2. Bei der Frage, ob bereits vor dem Urteil Verjährung eingetreten ist, handelt es sich grundsätzlich um eine im Zulassungsverfahren nach § 80 Abs. 2 Nr. 1 OWiG unbeachtliche Verfahrensfrage.
Verfahrensgang
AG Berlin-Tiergarten (Entscheidung vom 12.07.2018; Aktenzeichen 345 OWi 237/18) |
Tenor
Der Antrag des Betroffenen auf Zulassung der Rechtsbeschwerde gegen das Urteil des Amtsgerichts Tiergarten vom 12. Juli 2018 wird verworfen.

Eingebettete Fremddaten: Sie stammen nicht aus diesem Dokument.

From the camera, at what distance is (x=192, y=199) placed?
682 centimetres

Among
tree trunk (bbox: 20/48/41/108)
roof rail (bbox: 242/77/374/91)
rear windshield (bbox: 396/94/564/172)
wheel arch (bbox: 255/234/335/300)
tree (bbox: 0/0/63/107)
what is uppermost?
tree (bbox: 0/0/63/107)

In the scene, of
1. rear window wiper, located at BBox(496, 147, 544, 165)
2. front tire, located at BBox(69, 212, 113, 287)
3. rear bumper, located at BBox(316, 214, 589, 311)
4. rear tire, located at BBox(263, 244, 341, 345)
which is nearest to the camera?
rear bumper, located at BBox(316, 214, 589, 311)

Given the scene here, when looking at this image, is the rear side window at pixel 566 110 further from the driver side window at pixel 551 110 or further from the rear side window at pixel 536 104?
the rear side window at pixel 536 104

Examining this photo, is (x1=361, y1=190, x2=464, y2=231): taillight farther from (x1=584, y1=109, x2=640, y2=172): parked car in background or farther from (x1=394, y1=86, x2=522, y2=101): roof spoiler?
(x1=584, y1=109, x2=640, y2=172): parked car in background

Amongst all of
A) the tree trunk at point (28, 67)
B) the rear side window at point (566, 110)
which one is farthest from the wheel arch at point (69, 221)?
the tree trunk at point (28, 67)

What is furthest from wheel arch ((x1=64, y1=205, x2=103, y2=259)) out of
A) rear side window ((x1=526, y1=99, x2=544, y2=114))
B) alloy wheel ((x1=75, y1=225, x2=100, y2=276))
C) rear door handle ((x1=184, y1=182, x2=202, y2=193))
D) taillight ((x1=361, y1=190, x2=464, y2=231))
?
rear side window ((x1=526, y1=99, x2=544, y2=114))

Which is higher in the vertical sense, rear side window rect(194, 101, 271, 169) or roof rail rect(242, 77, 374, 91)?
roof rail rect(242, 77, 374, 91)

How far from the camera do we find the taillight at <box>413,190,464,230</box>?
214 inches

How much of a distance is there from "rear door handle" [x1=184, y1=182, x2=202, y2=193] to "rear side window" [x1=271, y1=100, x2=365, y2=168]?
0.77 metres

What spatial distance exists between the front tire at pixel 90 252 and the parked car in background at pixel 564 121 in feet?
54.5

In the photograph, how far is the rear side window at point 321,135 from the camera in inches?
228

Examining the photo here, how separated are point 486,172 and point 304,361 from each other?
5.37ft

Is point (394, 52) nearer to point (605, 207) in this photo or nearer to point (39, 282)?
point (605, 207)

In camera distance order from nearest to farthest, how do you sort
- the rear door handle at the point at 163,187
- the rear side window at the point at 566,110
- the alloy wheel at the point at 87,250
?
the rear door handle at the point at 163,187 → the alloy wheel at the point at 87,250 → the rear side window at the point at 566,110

Der Betroffene hat die Kosten seines nach § 80 Abs. 4 Satz 4 OWiG als zurückgenommen geltenden Rechtsbeschwerde zu tragen (§§ 46 Abs. 1 OWiG, § 473 Abs. 1 Satz 1 StPO).
Gründe
Der Senat merkt lediglich an:
1. a) Ein Verfahrenshindernis (hier: der behauptete Eintritt der Verjährung infolge der unwirksamen Zustellung des Bußgeldbescheides an den früheren Verteidiger) findet nach § 80 Abs. 5 OWiG nur Berücksichtigung, wenn es nach Erlass des Urteils eingetreten ist Dies ist vorliegend, wie der Verteidiger selbst ausführt, nicht der Fall.
b) Bei einer Geldbuße von nicht mehr als 100 Euro - wie im vorliegenden Fall - findet ein vor dem Urteil entstandenes Verfahrenshindernis im Zulassungsverfahren nur dann Beachtung, wenn - entsprechend dem Sinn des § 80 OWiG - die Zulassungsvoraussetzungen nach § 80 Abs. 1 OWiG unter besonderer Berücksichtigung der Beschränkungen nach § 80 Abs. 2 OWiG gegeben sind. (BGHSt 36, 59; BTDrucks. 10/2652 S. 30; Hadamitzky in Karlsruher Kommentar, OWiG 5. Aufl., § 80 Rn. 60 m. w.N; Seitz in Göhler, OWiG 17. Aufl., § 80 Rn. 24)
Dies ist - anders als der Verteidiger meint - nicht der Fall. Denn die Zulassungsgründe nach § 80 Abs. 2 Nr. 1, Abs. 1 Nr. 2 OWiG liegen nicht vor.
Eine Gehörsverletzung nach § 80 Abs. 1 Nr. 2 OWiG ist erkennbar nicht gegeben.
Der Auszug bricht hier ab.